As far as practical applications are concerned :
Here are a few:
1) Aircraft Engine Anomaly Detection: Input Features can be heat generated by engine, vibrational intensity, fuel consumed etc etc. Here outliers can be sent for testing again and further decisions can be made.
2) Fraud Detection : Features can be features of users activities on a website. We can model probabilities from the data. Identify unusual behavior by checking probability less than certain fixed threshold.
3) Monitoring Computers in a data center : features can be memory use, no of disk accesses, CPU load, network traffic etc. Abnormal behavior here can help predict future breakdowns.
Anomaly Detection is done assuming our data has a probability distribution(gaussian). We can plot data to see if thats the case, if not we can make it gaussian using log transforms. Gaussian distribution specifies the regions and probabilities of our data lying in those regions.
For example : replace original feature x -> Log(x) or feature x -> (x)^4/3 etc..
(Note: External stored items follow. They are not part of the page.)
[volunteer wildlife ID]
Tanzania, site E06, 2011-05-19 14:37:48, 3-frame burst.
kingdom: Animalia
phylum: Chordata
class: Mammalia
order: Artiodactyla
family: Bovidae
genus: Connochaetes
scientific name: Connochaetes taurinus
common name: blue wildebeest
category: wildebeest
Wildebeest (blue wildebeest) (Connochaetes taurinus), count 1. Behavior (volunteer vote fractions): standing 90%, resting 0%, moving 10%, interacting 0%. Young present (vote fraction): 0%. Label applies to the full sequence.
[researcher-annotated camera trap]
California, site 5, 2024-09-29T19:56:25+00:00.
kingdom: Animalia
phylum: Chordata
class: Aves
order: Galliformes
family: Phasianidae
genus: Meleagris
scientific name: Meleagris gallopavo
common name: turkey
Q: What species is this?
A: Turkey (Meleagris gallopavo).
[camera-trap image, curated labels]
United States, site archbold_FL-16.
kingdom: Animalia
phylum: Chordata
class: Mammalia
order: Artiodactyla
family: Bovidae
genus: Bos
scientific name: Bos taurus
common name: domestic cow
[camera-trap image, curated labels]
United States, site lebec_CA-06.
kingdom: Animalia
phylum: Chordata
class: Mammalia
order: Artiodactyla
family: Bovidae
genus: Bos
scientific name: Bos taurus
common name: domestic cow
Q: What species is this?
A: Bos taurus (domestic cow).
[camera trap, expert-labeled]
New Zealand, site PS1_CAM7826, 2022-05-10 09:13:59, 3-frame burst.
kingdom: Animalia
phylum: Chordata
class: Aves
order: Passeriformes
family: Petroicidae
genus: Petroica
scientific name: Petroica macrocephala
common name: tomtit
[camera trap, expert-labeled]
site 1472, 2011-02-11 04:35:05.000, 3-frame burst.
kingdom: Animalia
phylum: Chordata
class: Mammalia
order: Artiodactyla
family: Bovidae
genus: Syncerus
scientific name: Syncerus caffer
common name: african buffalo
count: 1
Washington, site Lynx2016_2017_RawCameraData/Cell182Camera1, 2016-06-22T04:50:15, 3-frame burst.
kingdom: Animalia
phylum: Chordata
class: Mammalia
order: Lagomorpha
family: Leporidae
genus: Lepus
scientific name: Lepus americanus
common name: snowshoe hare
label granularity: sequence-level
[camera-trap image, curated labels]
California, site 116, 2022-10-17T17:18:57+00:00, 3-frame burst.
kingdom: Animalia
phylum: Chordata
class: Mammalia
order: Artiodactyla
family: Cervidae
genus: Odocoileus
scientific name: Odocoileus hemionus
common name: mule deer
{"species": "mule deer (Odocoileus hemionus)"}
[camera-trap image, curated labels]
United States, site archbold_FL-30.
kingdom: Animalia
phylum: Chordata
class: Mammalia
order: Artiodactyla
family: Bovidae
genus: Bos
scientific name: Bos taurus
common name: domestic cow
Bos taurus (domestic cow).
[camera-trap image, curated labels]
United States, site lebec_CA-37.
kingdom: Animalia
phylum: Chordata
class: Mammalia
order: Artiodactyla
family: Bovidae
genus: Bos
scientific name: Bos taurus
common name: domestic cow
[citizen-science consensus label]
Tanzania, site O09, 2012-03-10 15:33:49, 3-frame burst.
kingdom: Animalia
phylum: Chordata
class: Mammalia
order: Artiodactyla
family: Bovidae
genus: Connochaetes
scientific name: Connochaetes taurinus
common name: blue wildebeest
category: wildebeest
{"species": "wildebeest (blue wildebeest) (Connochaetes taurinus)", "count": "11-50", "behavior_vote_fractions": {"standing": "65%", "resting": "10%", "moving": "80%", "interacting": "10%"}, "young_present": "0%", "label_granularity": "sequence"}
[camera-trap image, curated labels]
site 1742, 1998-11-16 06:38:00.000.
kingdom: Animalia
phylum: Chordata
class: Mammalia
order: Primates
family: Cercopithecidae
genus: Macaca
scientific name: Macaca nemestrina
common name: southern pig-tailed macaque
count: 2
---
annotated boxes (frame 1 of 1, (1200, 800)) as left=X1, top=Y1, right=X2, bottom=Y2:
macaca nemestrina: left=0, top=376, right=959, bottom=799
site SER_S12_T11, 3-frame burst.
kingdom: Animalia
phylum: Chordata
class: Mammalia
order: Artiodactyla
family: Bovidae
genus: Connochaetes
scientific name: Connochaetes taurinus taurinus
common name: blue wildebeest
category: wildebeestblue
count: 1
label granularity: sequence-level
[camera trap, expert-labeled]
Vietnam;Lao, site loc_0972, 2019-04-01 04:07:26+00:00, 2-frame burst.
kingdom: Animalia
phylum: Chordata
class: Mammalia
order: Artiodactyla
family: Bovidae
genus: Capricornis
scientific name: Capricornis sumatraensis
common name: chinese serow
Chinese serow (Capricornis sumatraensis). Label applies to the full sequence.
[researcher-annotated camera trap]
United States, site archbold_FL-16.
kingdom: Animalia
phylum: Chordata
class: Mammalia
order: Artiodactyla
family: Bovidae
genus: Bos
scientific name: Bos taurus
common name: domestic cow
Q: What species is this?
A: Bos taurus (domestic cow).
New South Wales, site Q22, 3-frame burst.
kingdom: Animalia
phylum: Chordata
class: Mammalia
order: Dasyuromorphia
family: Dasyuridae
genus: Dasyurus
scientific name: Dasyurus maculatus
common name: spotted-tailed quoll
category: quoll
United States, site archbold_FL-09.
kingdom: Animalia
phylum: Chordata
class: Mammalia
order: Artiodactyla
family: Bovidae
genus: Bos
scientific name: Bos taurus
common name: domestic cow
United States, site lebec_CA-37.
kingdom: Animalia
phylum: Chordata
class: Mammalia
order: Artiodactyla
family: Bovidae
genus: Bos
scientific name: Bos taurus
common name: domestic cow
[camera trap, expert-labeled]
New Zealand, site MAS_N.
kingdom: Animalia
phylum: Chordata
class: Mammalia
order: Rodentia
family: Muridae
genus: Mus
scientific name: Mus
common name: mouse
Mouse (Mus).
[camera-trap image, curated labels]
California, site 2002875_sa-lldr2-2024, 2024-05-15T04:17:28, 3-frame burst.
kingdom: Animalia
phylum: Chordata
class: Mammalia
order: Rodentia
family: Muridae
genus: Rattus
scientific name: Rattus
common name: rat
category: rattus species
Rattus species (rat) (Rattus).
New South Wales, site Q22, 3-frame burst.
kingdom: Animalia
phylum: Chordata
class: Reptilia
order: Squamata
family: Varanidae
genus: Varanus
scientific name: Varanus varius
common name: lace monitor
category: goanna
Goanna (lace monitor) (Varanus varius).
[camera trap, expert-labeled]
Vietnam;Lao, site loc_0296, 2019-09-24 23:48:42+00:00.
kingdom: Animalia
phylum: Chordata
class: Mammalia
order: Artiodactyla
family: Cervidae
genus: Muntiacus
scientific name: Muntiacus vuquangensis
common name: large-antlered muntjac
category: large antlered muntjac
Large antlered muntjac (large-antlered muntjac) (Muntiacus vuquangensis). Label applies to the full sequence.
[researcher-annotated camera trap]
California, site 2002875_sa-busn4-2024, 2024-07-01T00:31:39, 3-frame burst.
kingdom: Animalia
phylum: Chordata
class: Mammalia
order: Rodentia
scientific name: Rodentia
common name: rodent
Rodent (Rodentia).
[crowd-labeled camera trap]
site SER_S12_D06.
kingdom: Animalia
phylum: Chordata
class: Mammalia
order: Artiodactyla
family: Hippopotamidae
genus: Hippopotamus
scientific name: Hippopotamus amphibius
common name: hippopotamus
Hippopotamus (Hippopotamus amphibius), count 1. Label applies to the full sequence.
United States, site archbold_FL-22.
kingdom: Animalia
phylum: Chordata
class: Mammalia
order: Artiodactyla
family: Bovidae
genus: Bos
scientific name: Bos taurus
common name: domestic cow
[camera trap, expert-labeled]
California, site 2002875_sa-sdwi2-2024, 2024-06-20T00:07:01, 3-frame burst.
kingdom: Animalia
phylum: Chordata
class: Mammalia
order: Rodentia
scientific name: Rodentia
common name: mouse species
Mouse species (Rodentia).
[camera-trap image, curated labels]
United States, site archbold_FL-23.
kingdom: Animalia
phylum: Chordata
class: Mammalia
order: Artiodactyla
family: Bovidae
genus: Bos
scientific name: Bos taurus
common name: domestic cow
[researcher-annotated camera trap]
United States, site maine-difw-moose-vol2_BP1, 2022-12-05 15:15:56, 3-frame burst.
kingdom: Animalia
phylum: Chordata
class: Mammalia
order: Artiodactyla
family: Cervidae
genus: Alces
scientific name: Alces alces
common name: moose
Also regarding the threshold value which decides outliers you can play with it and see that with Higher threshold you will be rejecting more entries and this might be required where doctors are trying to isolate cancer patients amongst many normal ones without taking any risk/chances. Again outliers here doesn't mean cancer patient but definitely worth a medical test. And you can set it to lower value if you are getting too many normal data flagged as outliers.
We have skewed data sets since we have more examples of one kind than the other. For example when we get air craft engine data we might just have data for few bad ones and mostly for good ones.Use of cross validation data is suggested.F1-Score is a pretty good metric to evaluate the performance of the algorithm.